Limitations and When Not to Use This

The paper assumes the forward predictive model is tractable enough to implement the predictive recursion — if your simulator is expensive or high-dimensional, the practical algorithms become slow even if theory says concentration happens. The concentration results are asymptotic (as data → ∞), but provide no finite-sample rates or guidance on how much data you actually need, so small-data regimes remain opaque. The paper focuses on population functionals (e.g., means, quantiles), but real applications often care about individual predictions or decision-making under the posterior, where concentration to the 'right' quantity doesn't guarantee good decisions if model bias is large. Most critically, the paper proves that the posterior concentrates to a model-dependent target, but doesn't provide algorithms for choosing models to concentrate on your true target of interest — if all your candidate models are misspecified, you'll reliably learn about the wrong thing. Finally, the calibration diagnostics require held-out test data and assume the test distribution matches your future application distribution, which is often violated in practice.

Research Context

This paper builds on recent work in model-agnostic Bayesian inference and extends classical concentration theory (Berry-Esseen bounds, Bernstein-von Mises theory) to the PBI setting where the model generating your inferences and the true data-generating process can differ substantially.

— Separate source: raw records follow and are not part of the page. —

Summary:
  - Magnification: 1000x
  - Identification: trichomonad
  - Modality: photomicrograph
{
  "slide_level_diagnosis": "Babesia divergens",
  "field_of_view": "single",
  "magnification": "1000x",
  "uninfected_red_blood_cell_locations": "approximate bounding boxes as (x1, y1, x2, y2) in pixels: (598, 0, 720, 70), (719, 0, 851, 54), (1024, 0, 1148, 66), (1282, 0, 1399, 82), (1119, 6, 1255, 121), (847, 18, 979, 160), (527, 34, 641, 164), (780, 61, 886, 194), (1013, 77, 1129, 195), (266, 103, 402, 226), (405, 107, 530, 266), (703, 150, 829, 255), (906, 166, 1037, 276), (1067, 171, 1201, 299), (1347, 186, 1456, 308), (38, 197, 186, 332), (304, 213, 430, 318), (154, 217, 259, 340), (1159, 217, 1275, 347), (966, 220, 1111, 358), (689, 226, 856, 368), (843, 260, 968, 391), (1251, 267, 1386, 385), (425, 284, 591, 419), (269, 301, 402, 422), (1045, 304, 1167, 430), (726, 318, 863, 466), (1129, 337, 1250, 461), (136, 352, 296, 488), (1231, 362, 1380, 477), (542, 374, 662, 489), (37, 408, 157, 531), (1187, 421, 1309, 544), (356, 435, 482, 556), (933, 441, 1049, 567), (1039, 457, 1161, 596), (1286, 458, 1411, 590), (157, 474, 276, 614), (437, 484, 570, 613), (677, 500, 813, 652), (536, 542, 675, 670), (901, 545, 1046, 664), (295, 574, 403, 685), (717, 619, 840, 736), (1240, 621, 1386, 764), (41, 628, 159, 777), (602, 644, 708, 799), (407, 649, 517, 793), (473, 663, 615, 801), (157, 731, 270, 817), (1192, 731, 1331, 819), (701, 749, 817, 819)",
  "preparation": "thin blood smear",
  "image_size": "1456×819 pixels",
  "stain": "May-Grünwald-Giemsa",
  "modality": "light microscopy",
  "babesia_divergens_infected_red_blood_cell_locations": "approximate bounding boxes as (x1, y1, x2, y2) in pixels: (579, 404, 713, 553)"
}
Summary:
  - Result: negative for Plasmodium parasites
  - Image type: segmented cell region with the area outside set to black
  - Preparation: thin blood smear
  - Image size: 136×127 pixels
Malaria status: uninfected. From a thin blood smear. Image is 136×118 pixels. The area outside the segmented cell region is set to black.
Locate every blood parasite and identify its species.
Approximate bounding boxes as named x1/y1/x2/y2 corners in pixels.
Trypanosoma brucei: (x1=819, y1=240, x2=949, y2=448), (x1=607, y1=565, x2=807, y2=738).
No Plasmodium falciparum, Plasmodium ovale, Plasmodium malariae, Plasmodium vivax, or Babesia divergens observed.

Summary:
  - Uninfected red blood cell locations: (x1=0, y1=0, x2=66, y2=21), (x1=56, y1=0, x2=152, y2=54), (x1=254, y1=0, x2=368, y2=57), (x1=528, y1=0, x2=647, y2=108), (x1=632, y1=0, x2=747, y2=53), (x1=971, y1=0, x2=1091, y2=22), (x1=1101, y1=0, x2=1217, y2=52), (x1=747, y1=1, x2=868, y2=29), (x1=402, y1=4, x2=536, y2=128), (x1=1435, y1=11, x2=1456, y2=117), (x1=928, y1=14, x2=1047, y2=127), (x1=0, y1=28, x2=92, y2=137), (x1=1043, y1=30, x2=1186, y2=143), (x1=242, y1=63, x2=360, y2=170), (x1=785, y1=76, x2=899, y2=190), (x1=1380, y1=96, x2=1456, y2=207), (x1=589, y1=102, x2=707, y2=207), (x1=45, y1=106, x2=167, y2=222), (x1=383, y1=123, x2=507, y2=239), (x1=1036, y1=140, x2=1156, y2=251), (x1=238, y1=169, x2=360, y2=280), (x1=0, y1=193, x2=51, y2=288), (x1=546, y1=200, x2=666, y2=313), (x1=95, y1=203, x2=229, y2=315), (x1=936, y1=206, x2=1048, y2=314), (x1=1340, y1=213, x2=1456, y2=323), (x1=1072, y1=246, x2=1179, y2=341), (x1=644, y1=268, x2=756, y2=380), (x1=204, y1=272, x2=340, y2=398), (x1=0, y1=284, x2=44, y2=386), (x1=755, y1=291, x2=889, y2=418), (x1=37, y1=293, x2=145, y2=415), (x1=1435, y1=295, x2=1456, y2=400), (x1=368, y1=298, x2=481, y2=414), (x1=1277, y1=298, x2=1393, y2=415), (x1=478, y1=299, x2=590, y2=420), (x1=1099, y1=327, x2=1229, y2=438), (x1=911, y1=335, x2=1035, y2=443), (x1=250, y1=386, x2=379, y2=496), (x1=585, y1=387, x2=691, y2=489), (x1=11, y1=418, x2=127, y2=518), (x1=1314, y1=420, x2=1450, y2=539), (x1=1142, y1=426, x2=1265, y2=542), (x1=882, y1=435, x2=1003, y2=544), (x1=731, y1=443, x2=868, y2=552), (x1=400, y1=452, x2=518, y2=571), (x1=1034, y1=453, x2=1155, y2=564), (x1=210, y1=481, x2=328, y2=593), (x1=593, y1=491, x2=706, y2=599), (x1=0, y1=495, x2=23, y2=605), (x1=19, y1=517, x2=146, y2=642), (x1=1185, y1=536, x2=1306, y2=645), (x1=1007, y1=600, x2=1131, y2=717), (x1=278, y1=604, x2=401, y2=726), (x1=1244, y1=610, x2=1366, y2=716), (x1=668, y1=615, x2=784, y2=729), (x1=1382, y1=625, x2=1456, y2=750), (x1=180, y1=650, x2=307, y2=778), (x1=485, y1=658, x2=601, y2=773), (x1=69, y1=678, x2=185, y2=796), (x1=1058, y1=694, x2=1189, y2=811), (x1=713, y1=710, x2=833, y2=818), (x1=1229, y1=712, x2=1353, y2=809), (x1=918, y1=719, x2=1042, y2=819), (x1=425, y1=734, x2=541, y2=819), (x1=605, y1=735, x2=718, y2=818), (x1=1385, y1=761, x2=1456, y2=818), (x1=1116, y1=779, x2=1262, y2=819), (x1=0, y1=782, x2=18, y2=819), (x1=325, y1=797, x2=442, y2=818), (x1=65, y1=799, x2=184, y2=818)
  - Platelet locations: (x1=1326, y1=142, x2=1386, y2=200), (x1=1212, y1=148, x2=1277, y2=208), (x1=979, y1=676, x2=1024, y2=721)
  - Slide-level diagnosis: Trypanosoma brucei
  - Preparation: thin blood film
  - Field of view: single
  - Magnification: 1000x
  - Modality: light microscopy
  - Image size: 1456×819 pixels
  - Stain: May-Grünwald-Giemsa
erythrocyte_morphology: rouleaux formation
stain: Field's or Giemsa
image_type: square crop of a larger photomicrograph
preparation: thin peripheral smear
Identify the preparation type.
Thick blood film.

It connects to the broader literature on predictive modeling and misspecified models in Bayesian inference, where research has shown that Bayesian posteriors under misspecification don't always converge to the truth — but prior work focused on the case where you misspecify a full likelihood, not the flexibly-specified forward model case. The calibration framework it proposes relates to recent work on posterior predictive checks and out-of-sample validation for Bayesian models. This opens up research directions in (1) finite-sample concentration rates for PBI, (2) model selection theory that explicitly targets concentration on user-relevant functionals rather than likelihood maximization, and (3) extensions to high-dimensional functionals and online/streaming settings where re-fitting models at each step is expensive.